I was doing some homework, looking at a few old blogs for inspiration. In my blog from Jan 3rd 2009, the first blog I ever wrote on a 3rd of January, I mentioned that Woolworth has just gone bust. There are kids aged 14 who never had the pleasure of being taken to Woolies to buy pick and mix, who never got to choose a Teddy or a Beanie Baby from the shelf, who never bought "Now that's what I call music" from the record counter. They never bought a fishing rod, a Scalextrics set or a Barbie from a well stocked counter.
When my children were small, I loved Woolies. If they were good and did things praiseworthy, I'd take them to Woolies and let them choose a present. If they went to Mass and sat quietly, they'd get a bag of pick and mix. Watching my daughters carefully select the best selection was a joy to behold. When my eldest daughter was three and managed to swim a width of the David Lloyd swimming pool, I took her to Woolies and told her she could have anything at all in the shop. I knew she'd had her eye on the milkshake maker that was a tenner. She marched straight up to it, past the tellies and radio's etc. It was her pride and joy until a week later when it fell to bits.
When I was a kid, I bought fishing tackle, dodgy footballs and ill fitting boots in Woolies. I don't think they had Pick n Mix in the 1960's although my mum was clever enough to steer me away from them. One of my earliest memories of Woolworths was going in with my mum. I must've been 2 or three. I was so small that I came up to my Mum's knee. We became separated and I started to look for her. I knew what her camel hair coat and leg looked like. I soon found her and, having been in a panic, grabbed her leg. There was an almighty shriek and I was given a hard kick. It wasn't my mum. The woman went nuts and had a right old go at my Mum for not keeping me under control. I was in disgrace and banned from Woolies. At the time I didn't speak, so couldn't really explain what happened. Luckily after a few months, the incident was forgotten.
I also recall my one foray into shoplifting was in Woolies. I was about four. I found a bar of chocolate and scoffed it. I knew it was naughty, but I didn't care. It must have been a Saturday, as the next day, we were taken to mass and the Priest gave a sermon about how thieves go straight to hell. I assumed that Priests have psychic powers and knew what I'd done. A couple of years later, I made my first confession and owned up. I've never nicked anything since. Actually that's not strictly true. I have on a couple of occasions in my youth nicked girlfriends from people I didn't like. I did this out of compassion, as I thought the young ladies were far too good for the scumbags they were hitched up with and so felt it was morally correct. I wish I could pretend that my motives were completely morally correct, but I can't. Interestingly, my missus worked in Woolworths in Mill Hill as a teenager, although that was before she was lucky enough to meet me.

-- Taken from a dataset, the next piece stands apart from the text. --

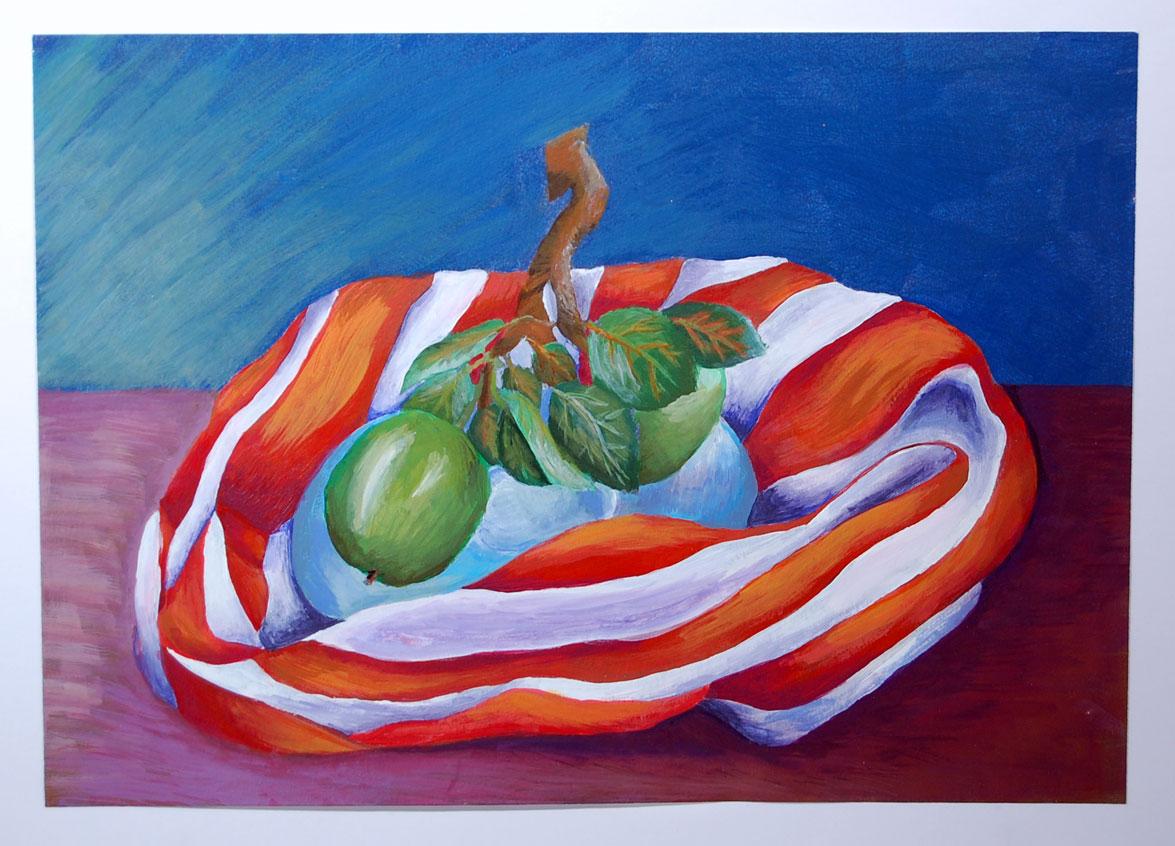 Apples (2008) - Acrylic on Card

When Woolies shut, there was a hole in my life. I'd buy such things as dining sets, Xmas lights, batteries, lightbulbs and presents for people's kids there. There is nowhere like it. I also loved their cheap vinyl records and CD's, especially the collections. If I was bored, I'd nip in. Now Woolies in Mill Hill is an Iceland. It is very useful, but is perhaps the most soulless, boring shop on the Broadway. I don't dislike Iceland, but it is like having your E-Type Jag nicked and being given a beat up Skoda as a replacement. It will get you from A to B, but there is no joy in it at all.
Sooner or later, someone will reinvent Woolworths and I'm convinced they will make a packet. There is a myth that Woolies went bust because it's business model was outdated. This is complete nonsense. The company was taken over by asset strippers who ran it into the ground, taking huge profits and throwing the workforce to the wolves. There was a time when shops seemed to realise that if you made them fun, people would come. The Santa at Gamages, the Train set at Hamleys, the booths to play records in many record shops. Now every space has to earn money, but why would anyone bother visiting the places. As a kid, a trip to Woolies, Gamages or Hamleys was always fun. It isn't now. Come back Woolies, all is forgiven.